Aww fuck, just look at the list itself and then go be a good little innuhnet whiner and complain that the mag has no credibility because songs by Deep Purple, The Band, Black Flag, Arto Lindsay, the Isley Brothers, Allan Holdsworth, Maiden, Richard Thompson, Pantera, or the cover subjects of the previous issue aren’t included. Run along now!

YB will pass, as he long has believed that these assemblages emphasize unnecessary divisions in music, which is an art form best appreciated in its vastness, and not in some stuffy (and, in this particular case, rather boring) canon-building exercise. But Rolling Stone‘s edit staff and many of their competitors know that some folks like to argue about the best this or that in bars and on their computers.

He’s also very very tired of the adulation that the mag has thrown toward the act of playing the guitar and its notable practitioners. So he’ll suggest that next time, why can’t RS do a list of the greatest rhythm sections in rock and roll history? Or of singers? Or of Australian bands? Bands fronted by women but otherwise staffed by men? Best bands with sci-fi-, fantasy-, D&D-themed lyrics? These kind of pitches are part of what made YB the success he is today, so he doesn’t expect RS to pay them much mind. But he does wish the mag’s staff would throw a curve here and there.

Now, a few notes:

• In a sidebar interview with Eddie Van Halen conducted by Hiatt, EVH repeats a claim that YB remembers the guitarist making in the early ’90s, namely, that he “doesn’t really listen to anything nowadays. The last record I bought was Peter Gabriel’s So.” YB wishes to take nothing away from EVH’s monumental talent when he suggests that a lack of musical stimulus may go some way toward explaining how his creative output has dwindled over the past decade.
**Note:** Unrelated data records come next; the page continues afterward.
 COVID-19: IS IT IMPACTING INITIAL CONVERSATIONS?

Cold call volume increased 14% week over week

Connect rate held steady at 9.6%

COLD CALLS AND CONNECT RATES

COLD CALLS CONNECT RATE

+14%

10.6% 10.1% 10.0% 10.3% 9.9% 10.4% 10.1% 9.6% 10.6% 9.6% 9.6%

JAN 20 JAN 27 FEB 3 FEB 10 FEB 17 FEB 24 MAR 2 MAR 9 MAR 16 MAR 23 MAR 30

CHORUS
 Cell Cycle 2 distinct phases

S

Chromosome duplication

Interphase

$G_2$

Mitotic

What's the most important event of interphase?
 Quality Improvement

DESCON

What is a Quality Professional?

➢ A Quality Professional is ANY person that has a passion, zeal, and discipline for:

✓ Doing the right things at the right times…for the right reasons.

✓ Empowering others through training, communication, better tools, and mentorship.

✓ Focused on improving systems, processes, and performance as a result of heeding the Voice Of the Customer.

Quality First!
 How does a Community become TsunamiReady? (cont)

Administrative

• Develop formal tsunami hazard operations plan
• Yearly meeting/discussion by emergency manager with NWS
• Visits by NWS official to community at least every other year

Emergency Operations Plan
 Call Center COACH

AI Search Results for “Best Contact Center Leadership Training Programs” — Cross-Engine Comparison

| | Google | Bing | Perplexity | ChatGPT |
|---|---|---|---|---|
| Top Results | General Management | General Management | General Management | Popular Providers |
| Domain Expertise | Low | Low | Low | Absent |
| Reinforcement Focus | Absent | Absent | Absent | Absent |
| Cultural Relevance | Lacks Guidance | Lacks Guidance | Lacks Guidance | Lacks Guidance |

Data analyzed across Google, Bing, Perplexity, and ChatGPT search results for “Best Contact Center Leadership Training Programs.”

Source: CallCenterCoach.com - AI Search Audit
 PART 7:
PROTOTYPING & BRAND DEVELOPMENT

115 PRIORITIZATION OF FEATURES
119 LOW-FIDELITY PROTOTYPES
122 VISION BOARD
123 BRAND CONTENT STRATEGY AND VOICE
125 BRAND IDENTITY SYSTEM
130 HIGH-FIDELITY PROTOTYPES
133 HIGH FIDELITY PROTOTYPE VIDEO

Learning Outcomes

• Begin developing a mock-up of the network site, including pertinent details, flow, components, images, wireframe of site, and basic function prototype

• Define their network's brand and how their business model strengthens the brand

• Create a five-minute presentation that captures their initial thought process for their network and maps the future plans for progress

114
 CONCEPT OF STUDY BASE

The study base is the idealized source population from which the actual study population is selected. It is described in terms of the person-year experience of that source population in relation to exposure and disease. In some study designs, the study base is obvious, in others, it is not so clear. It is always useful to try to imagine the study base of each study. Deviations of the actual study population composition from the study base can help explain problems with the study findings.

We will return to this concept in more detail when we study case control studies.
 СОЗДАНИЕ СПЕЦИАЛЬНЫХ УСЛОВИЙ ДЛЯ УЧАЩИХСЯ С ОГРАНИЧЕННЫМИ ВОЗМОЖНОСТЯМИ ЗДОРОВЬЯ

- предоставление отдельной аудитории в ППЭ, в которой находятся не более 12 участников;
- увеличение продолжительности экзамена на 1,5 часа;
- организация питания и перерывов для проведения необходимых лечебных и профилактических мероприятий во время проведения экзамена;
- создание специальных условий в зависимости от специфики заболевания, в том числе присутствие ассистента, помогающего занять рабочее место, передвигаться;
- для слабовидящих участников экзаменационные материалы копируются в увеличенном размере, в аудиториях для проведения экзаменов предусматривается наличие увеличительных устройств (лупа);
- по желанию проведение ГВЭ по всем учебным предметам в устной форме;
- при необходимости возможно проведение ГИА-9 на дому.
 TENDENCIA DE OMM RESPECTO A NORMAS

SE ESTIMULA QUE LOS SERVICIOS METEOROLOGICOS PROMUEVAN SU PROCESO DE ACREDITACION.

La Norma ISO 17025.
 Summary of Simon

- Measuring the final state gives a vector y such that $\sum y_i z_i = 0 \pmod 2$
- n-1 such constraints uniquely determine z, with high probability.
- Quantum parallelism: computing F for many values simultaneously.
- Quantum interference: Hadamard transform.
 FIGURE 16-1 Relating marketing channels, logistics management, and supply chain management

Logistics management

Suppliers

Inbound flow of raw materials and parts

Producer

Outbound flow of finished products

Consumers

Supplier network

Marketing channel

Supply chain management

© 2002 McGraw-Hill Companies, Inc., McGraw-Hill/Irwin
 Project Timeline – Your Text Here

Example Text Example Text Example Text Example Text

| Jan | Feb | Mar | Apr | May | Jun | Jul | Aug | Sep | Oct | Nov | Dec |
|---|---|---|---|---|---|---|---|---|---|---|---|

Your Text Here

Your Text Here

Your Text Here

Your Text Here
• The No. 6-rated “Eruption” by EVH is a composition, a performance, and a recording. But it is not a song.

• In an entry for the No. 4-rated “You Really Got Me,” the composer Ray Davies states “I said I’d never write another song like it. And I haven’t.” YB fails to see how the very next single the Kinks released, “All Day and All of the Night,” is not a rewrite of the former song.

• YB wonders if, once the mag no longer feels the need to trumpet the way each carries on the rock tradition, My Morning Jacket, John Mayer, or the Mars Volta will make RS‘ next guitar-oriented list. He does think its funny that RS flies the flag for such unexceptional fare as the Strokes “Take It or Leave It” (No. 71) and Pearl Jam’s club-footed clamfest “Even Flow” (No. 77).

• In a brief obituary notice in the issue’s front of the book, RS mentions that the original drummer of Rush, John Rutsey, died earlier this month, which makes YB want to go back on his above pledge to not complain about this or any other list. So: RS! Please get over your tiresome institutional bias and pay the noted Canadian progressive rock/objectivist power trio the respect it is due in future iterations of your dreadfully dull rockist lists.